Szefowie jak rękawiczki
Również Waldemar Paturej, prezes Grupy HRC i szef CFR Global Executive Search (międzynarodowego sojuszu firm rekrutujących menedżerów), ocenia, że polityczna fala zatrzymań byłych szefów państwowych firm tylko wzmocni krytyczne nastawienie wielu menedżerów do pracy w państwowych firmach. – Już od czasów SLD standardy obsadzania stanowisk w spółkach Skarbu Państwa są niskie, na stanowiska zarządcze trafia tam wiele przypadkowych osób, a wymiana kadr od lat przypomina podział łupów. W rezultacie najlepsi menedżerowie zwykle trzymają się od nich z daleka – ocenia Paturej.
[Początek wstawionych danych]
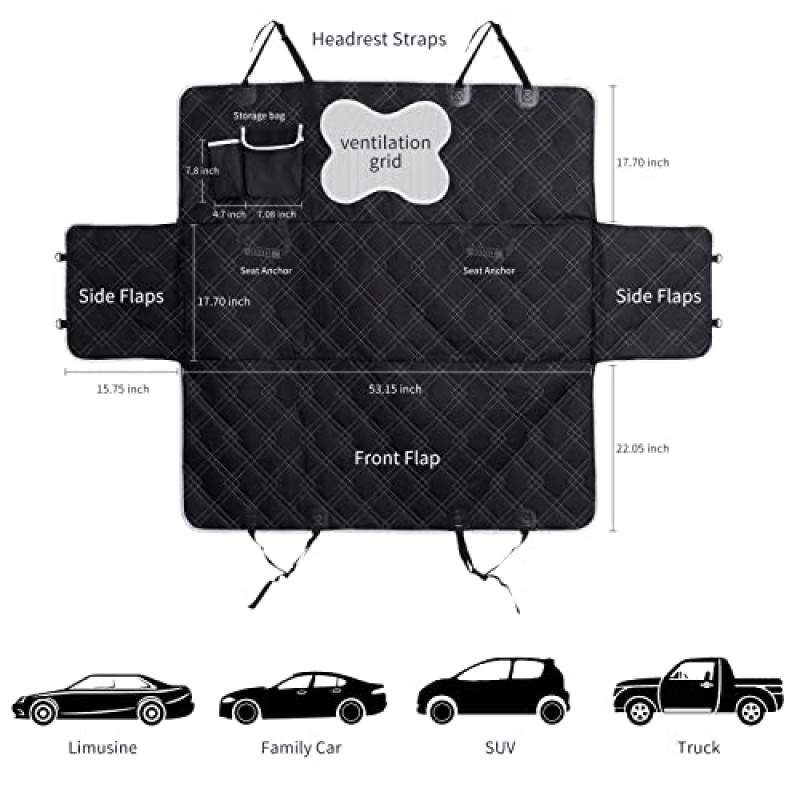 뒷좌석용 강아지 카시트 커버 - 내구성, 미끄럼 방지, 방수 600D 면 5-in-1 애완동물 해먹 - 세단형 자동차, SUV 및 트럭의 먼지, 흘리기 및 긁힘 방지 보호 장치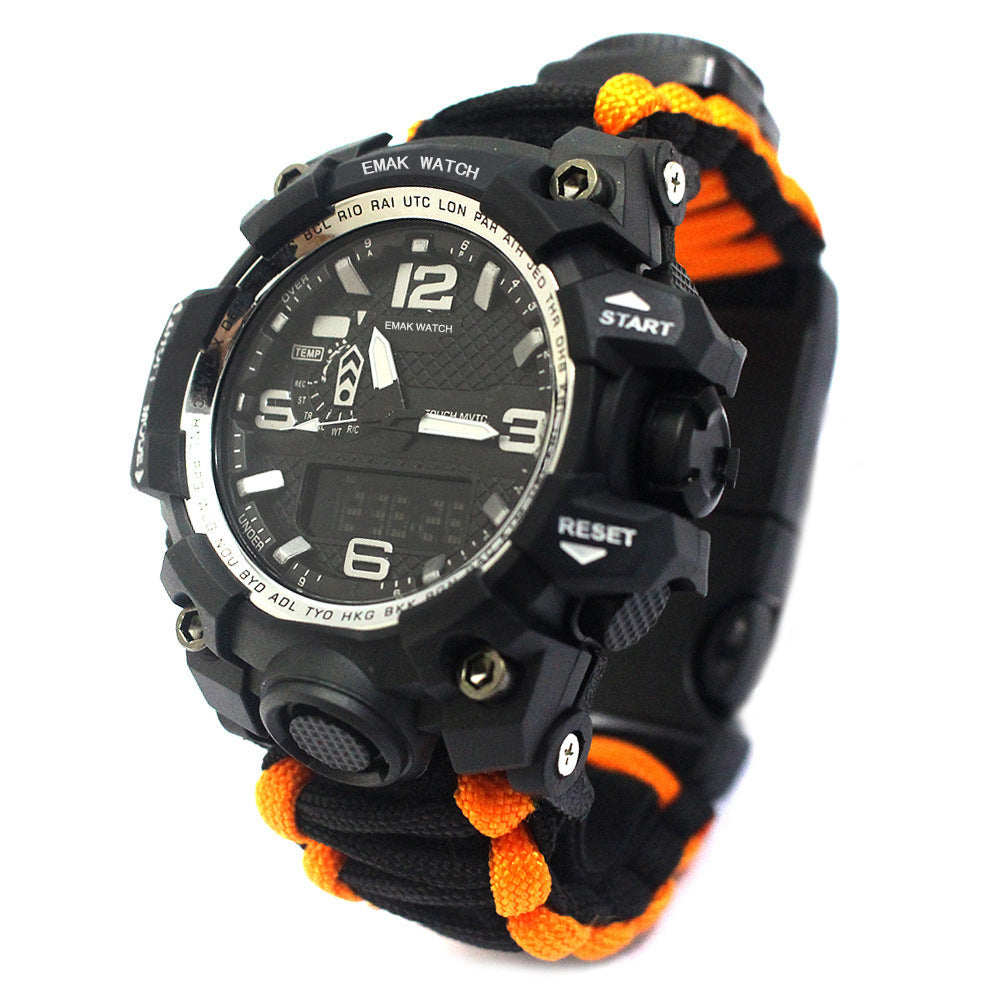 Outdoor Waterproof Multifunctional Climbing Watch Parachute Cord Unisex Emergency Survival Watch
Jak zwraca uwagą prof. Krzysztof Obłój, ekspert zarządzania strategicznego z Akademii Leona Koźmińskiego, w przypadku stanowisk menedżerów, które są zależne od władzy politycznej, zawsze sprawdza się powiedzenie, że łaska pańska na pstrym koniu jeździ. – Są oni zmieniani jak rękawiczki przez ekipy polityczne i rozliczani przez nie w nieskończoność. Dlatego optymalną strategią jest nigdy nie zajmować takiego stanowiska. I część menedżerów faktycznie trzyma się tej zasady. – Tylko że w Polsce, jeśli ktoś chce być menedżerem wielkiej spółki, to wybór ma bardzo ograniczony – przypomina prof. Obłój.
Jak jednak zaznacza Andrzej Nartowski, naprawdę dobry menedżer musi dzisiaj zdawać sobie sprawę, że jego kariera nie kończy się między Odrą i Nysą Łużycką a Bugiem. Według niego trudno obecnie wskazać argument, który mógłby skłonić cenionych, mających mocną pozycję zawodową menedżerów do przyjęcia oferty pracy w firmie, gdzie o obsadzie stanowisk decydują zupełnie inne kryteria niż doświadczenie czy kompetencje. Tym bardziej że zwykle nie narzekają na brak atrakcyjnych ofert pracy, także z zagranicy. Nartowski wspomina niedawną rozmowę z doświadczoną menedżer, która nie kryła, że ostatnie informacje o zatrzymaniach byłych szefów dużych firm skłoniły ją do ponownego rozważenia propozycji pracy za granicą, choć wiązałoby się to z niełatwą dla rodziny przeprowadzką. Wcześniej miała też oferty z państwowych firm, ale je konsekwentnie odrzucała.
Telefon z centrali
– W spółkach Skarbu Państwa głównym kryterium doboru kadr jest ich przydatność polityczna. W dodatku nie zapewniają one obiecujących perspektyw kariery. Nie wiadomo, kiedy się skończy łaska decydentów politycznych, co się może stać nagle i niespodziewanie – zaznacza Nartowski.